Work order
Starting with the line that holds "Мужские механичиские часы" and stopping after the line that holds "ヒリカ 長方形 こたつテーブル", repeat the lines below word for word, without the pictures.

Image-caption web data:
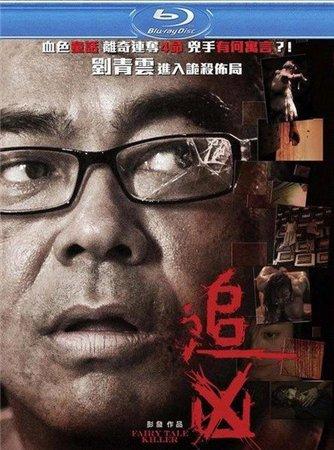 Убийца из сказок / Fairy Tale Killer / Zui hung (2012)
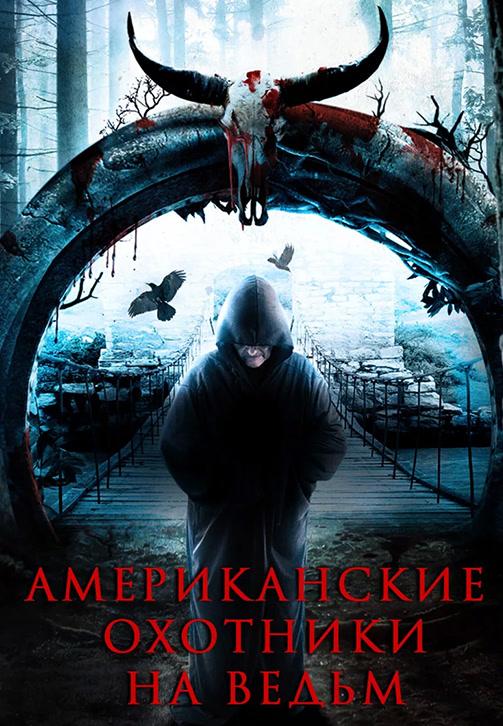 Постер к фильму Американские охотники на ведьм 2013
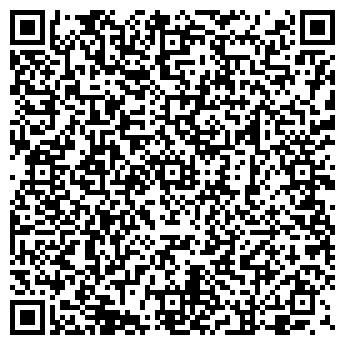 QR-код с контактной информацией организации MARINEX-ITS
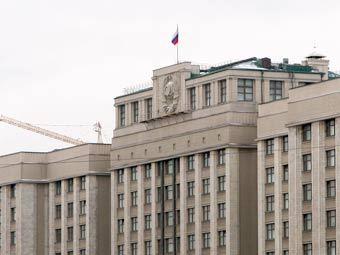 Государственная дума РФ. Фото Евгения Раздобарина, Лента.Ру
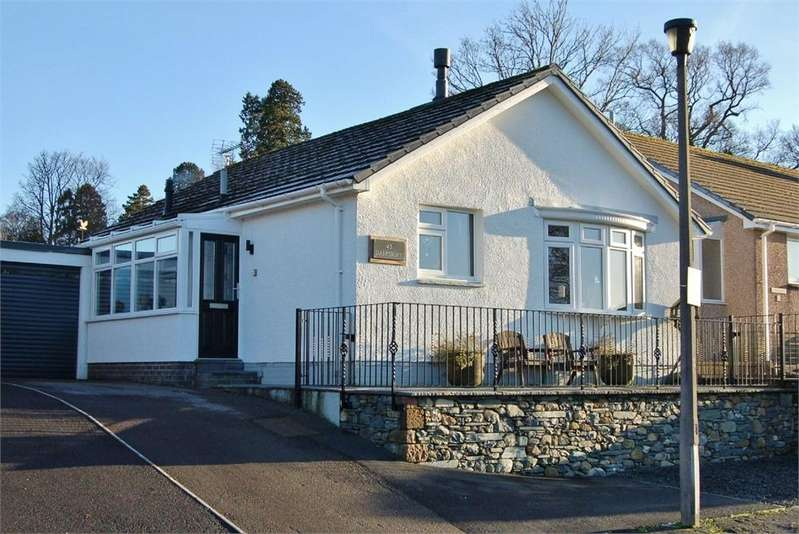 2 Bedrooms Detached House for sale in 43 Brandlehow Crescent, Keswick, Cumbria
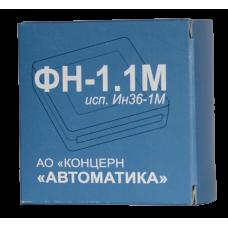 """Замена фискального накопителя """"под ключ"""" на 36 мес (ФН-1.1М)"""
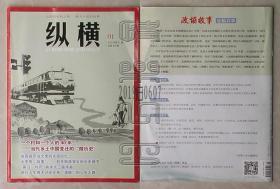 """纵横2019年第01期-一个村和一个人的40年·当代乡土中国变迁的""""微历史""""※㊅"""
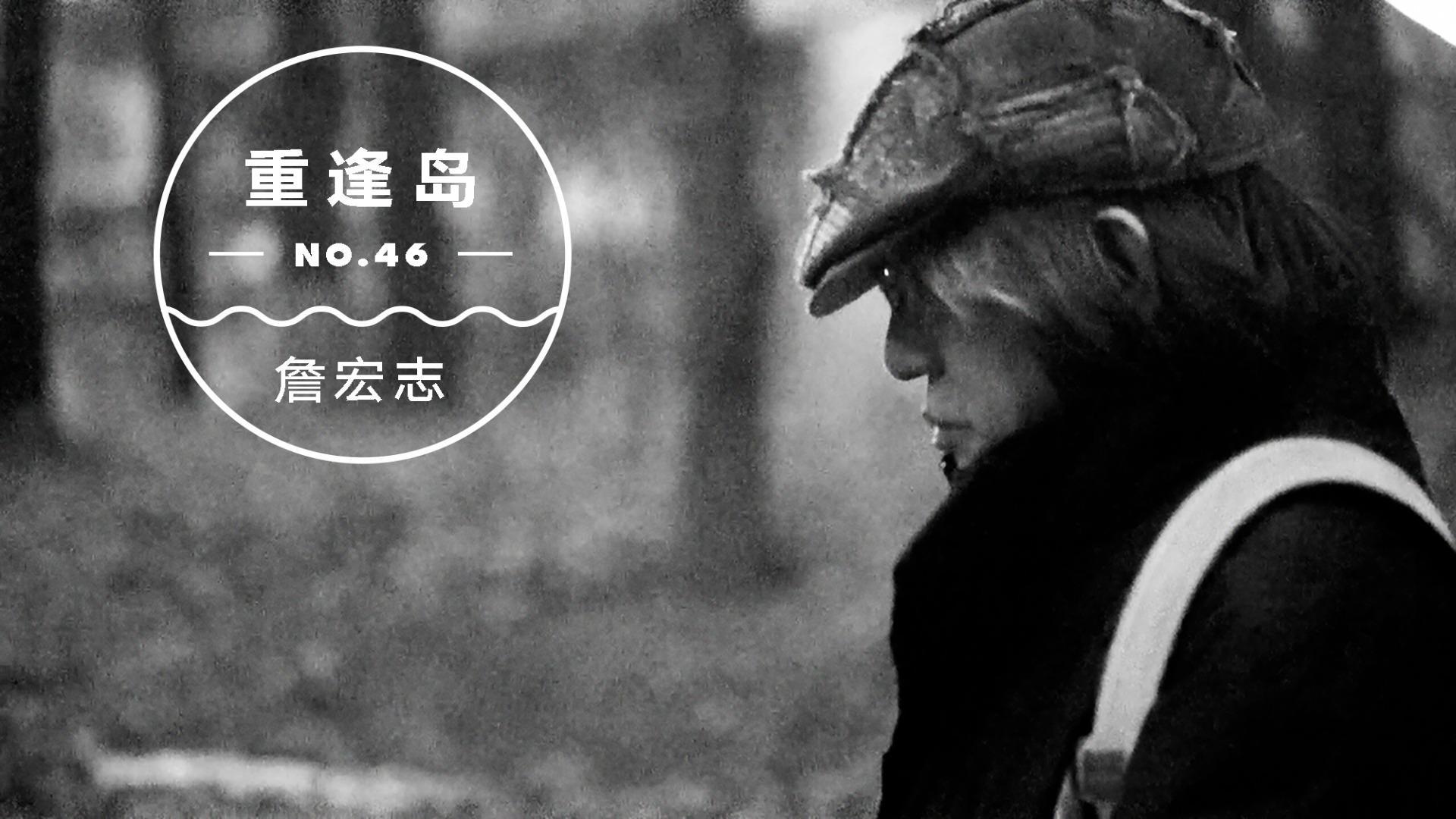 """杨德昌的《牯岭街》和台湾""""最后的天真时期"""""""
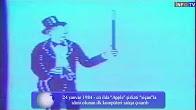 """Tarixdə bu gün: 24 yanvar 1984-cü ildə """"Apple"""" """"siçan""""la idarə olunan ilk kompüteri satışa çıxarıb"""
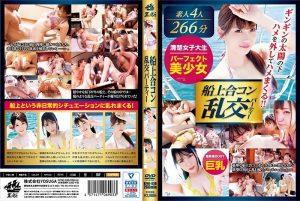[KFNE-036] 船上合コン乱交パーティー  Beautiful Girl Big Tits 美少女 Kurofune (Prestige)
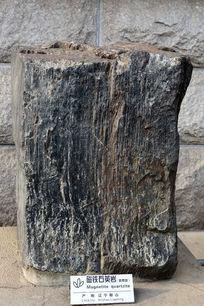 辽宁鞍山磁铁石英岩标本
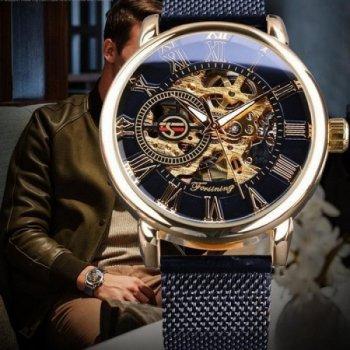 Мужские механичиские часы Forsining Black наручные классические на стальном браслете + коробка (1059-0057)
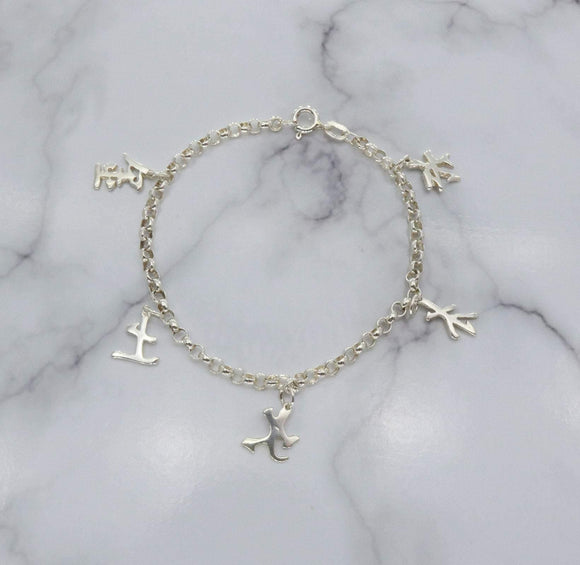 Chinese Symbol Charm Bracelet 925 Sterling Silver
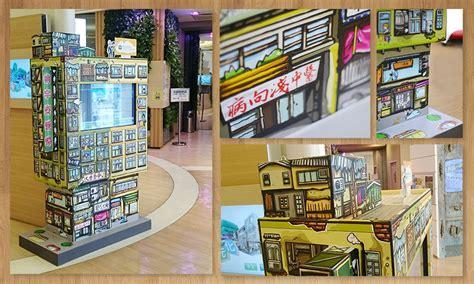 game design hong kong building department kiosk tiebusa hong kong photo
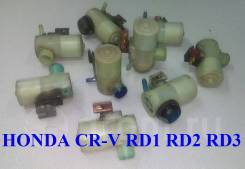 Моторчик омывателя (Оригинал ) 38512SB0922 Honda CR-V RD1 б/п по РФ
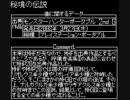 【MHP2G】秘境の伝説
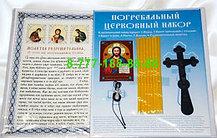 Православные похороны комплекс, фото 2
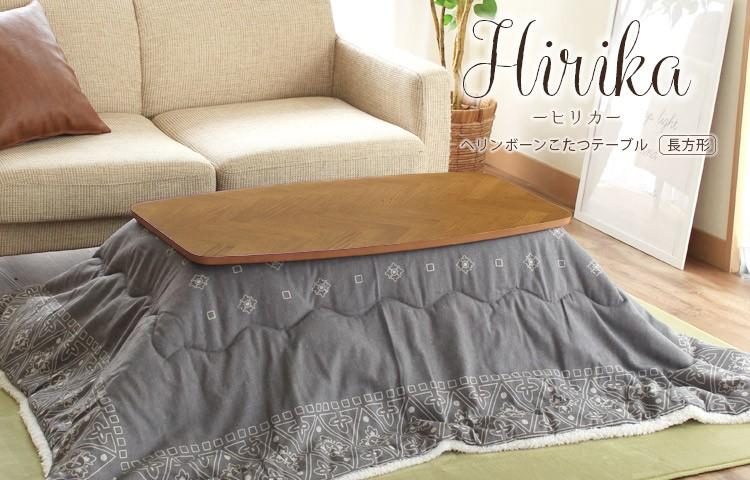ヒリカ 長方形 こたつテーブル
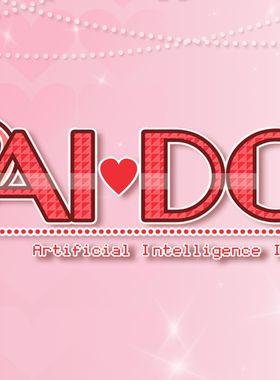 AIdol Key Art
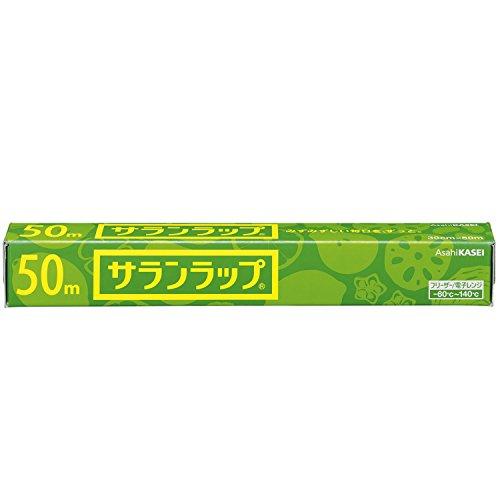 サランラップ 30?×50m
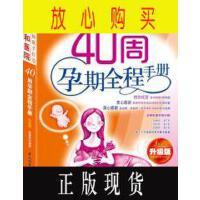 【二手旧书9成新】【正版现货】40周孕期全程手册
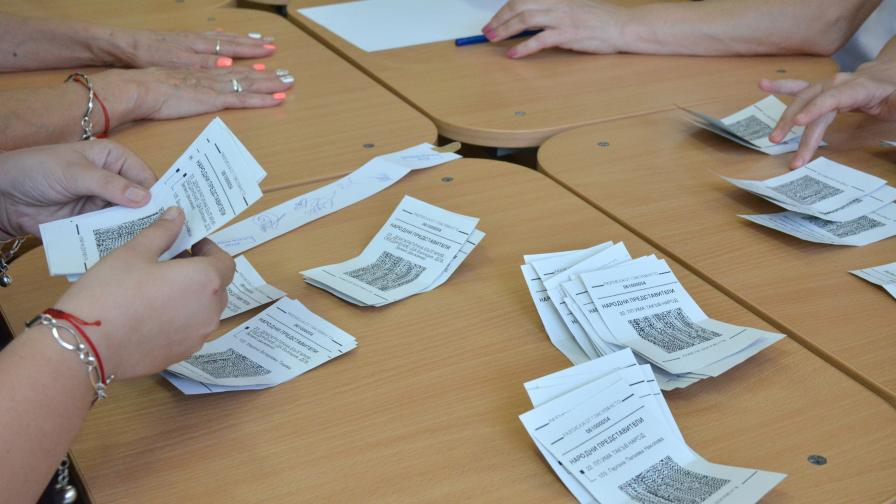<p>Нови данни за избирателната активност&nbsp;</p>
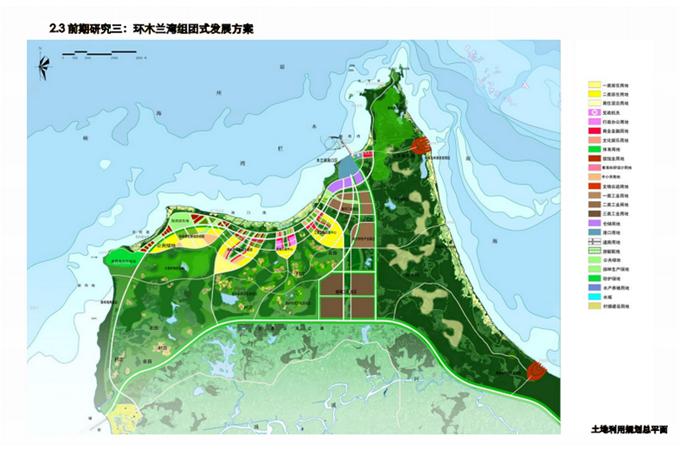 海南木兰港片区概念规划方案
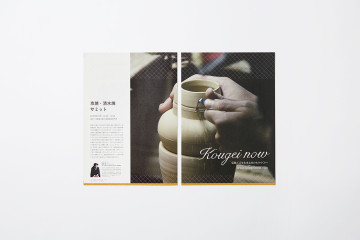KOUGEI NOW 2017 pamphlet design vol.03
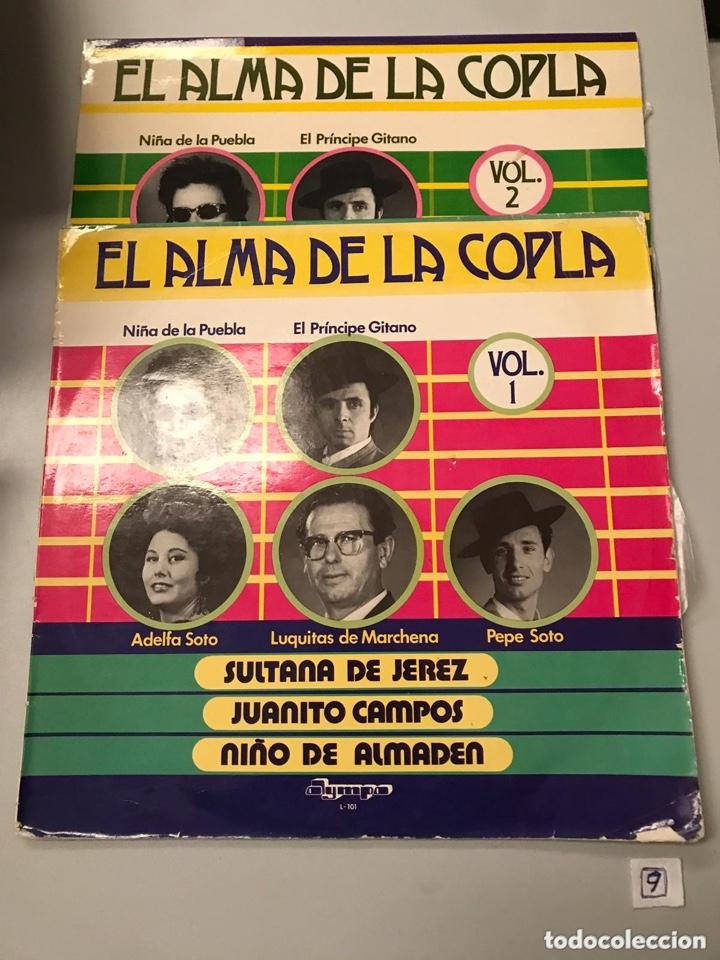 EL ALMA DE LA COPLA (Música - Discos - LP Vinilo - Flamenco, Canción española y Cuplé)
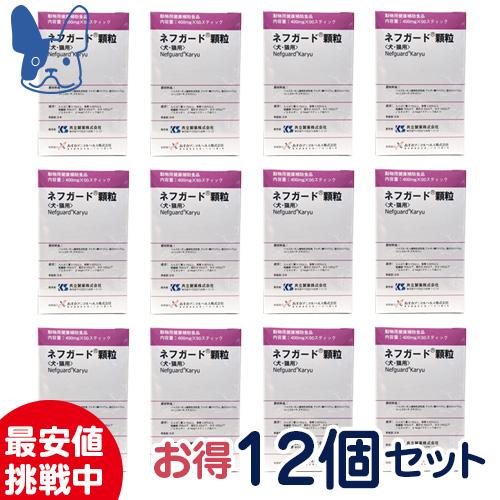 【お得なまとめ買い】共立製薬 ネフガード協和(顆粒) 400mg×50包 ×12箱セット [動物用健康補助食品]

Exercise answer
 Мужские механичиские часы Forsining Black наручные классические на стальном браслете + коробка (1059-0057)
 Chinese Symbol Charm Bracelet 925 Sterling Silver
 game design hong kong building department kiosk tiebusa hong kong photo
 Моторчик омывателя (Оригинал ) 38512SB0922 Honda CR-V RD1 б/п по РФ
 【MHP2G】秘境の伝説
 Православные похороны комплекс, фото 2
ヒリカ 長方形 こたつテーブル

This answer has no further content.